The market opportunity for hepatitis C virus (HCV) features a large prevalent population, a significant proportion of which is at risk of advancing liver disease. The primary goal of HCV treatment is to completely eliminate the virus from the patient’s body and thereby reduce or halt the progression of liver fibrosis, preventing further complications, such as cirrhosis and hepatocellular carcinoma. Previous treatment strategies for HCV included the prescribing of suboptimal interferon (IFN)-based therapies (Roche’s Pegasys or Merck’s PegIntron), which were associated with significant tolerability issues, efficacy limitations, and long treatment durations. The HCV treatment landscape in the United States has been dramatically altered by the approval of novel antiviral therapies, including Gilead’s Sovaldi (sofosbuvir) and Harvoni (sofosbuvir/ledipasvir), Janssen’s Olysio (simeprevir), and AbbVie’s Viekira Pak (paritaprevir/ombitasvir/ritonavir plus dasabuvir), ushering in the era of IFN-free therapy for HCV. These therapies are typically highly efficacious and well tolerated, making it difficult for pharmaceutical companies to differentiate their products from competitors.
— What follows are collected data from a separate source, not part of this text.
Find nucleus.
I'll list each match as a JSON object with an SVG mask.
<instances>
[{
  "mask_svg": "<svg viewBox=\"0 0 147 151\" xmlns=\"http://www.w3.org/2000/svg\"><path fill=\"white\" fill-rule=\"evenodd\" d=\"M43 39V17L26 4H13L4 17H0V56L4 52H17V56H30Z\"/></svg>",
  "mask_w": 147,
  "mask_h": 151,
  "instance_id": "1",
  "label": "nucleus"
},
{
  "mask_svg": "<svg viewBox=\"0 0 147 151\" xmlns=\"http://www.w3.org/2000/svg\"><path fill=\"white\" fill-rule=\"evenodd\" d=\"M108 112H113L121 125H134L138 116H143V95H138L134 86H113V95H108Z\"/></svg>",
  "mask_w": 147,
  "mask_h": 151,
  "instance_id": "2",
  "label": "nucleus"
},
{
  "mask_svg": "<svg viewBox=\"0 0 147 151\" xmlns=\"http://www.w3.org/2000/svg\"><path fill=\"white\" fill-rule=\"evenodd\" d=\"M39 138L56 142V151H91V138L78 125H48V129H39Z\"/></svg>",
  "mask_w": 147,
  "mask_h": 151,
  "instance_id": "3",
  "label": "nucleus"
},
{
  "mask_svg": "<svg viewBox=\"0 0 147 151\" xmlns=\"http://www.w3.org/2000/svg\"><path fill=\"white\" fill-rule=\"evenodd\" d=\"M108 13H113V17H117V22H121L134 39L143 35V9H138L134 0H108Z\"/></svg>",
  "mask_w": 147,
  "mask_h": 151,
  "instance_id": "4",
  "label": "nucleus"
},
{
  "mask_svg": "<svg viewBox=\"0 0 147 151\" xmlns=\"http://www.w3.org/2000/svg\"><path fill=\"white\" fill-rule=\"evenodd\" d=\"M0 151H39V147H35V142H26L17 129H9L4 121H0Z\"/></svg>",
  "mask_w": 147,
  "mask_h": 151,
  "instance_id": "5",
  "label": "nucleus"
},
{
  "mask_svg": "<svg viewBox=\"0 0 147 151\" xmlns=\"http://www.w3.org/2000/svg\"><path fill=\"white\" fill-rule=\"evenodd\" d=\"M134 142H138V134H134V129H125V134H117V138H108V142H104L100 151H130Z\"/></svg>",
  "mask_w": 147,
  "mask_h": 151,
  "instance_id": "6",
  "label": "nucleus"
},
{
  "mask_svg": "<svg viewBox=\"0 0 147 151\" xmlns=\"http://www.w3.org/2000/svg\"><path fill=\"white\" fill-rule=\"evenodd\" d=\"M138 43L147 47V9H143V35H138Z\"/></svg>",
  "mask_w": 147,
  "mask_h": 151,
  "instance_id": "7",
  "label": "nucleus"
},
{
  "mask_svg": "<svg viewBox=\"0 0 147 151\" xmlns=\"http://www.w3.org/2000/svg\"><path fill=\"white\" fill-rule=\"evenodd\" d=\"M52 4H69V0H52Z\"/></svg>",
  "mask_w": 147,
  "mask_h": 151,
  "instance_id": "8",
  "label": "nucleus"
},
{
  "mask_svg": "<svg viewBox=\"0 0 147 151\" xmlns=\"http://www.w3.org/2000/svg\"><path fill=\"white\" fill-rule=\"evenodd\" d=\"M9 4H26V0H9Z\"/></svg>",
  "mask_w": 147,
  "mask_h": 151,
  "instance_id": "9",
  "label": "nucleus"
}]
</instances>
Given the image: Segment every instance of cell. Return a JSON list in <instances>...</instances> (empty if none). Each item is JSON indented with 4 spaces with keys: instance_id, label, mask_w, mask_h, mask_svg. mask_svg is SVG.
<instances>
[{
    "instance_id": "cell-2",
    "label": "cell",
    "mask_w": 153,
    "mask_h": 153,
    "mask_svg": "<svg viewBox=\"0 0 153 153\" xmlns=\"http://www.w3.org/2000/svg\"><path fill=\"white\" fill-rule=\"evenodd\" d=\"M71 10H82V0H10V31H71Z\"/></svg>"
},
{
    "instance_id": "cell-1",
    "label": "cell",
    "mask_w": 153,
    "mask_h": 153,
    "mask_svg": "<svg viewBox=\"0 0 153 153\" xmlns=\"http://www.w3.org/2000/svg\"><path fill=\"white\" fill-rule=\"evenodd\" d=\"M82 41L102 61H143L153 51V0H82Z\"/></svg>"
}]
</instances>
An important battleground in the future will be duration of treatment, where genotype-1 market leader Harvoni holds the potential to reduce treatment duration to 8 weeks from the current standard of 12-24 weeks for genotype-1 patients. In addition, pan-genotypic activity and elimination of ribavirin (Roche’s Copegus; Merck’s Rebetol; generics) from treatment regimens represent key unmet needs in the HCV space. Marketers of HCV therapies also face an increasingly competitive landscape and maneuver to secure formulary inclusion and preferred status through exclusive deals, rebates, and discounts. U.S. payers and prescribers are challenged with incorporating these highly desirable but costly new therapies into medical practice.